— Start SUPPLIED MATERIAL —

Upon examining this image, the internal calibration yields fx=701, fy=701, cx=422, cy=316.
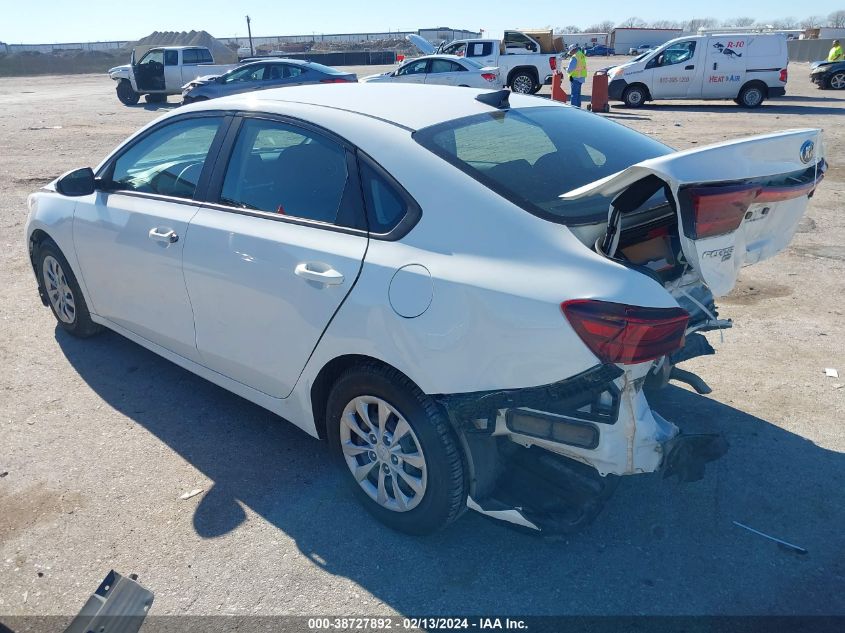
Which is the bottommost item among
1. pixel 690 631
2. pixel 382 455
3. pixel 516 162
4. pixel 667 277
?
→ pixel 690 631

— End SUPPLIED MATERIAL —

__SET PROBLEM__:
Omit the pictures and give the material again, exactly and in full.

__RESPONSE BELOW__:
Upon examining this image, the internal calibration yields fx=701, fy=701, cx=422, cy=316.
Which is the bottommost item among
1. pixel 690 631
2. pixel 382 455
3. pixel 516 162
4. pixel 667 277
?
→ pixel 690 631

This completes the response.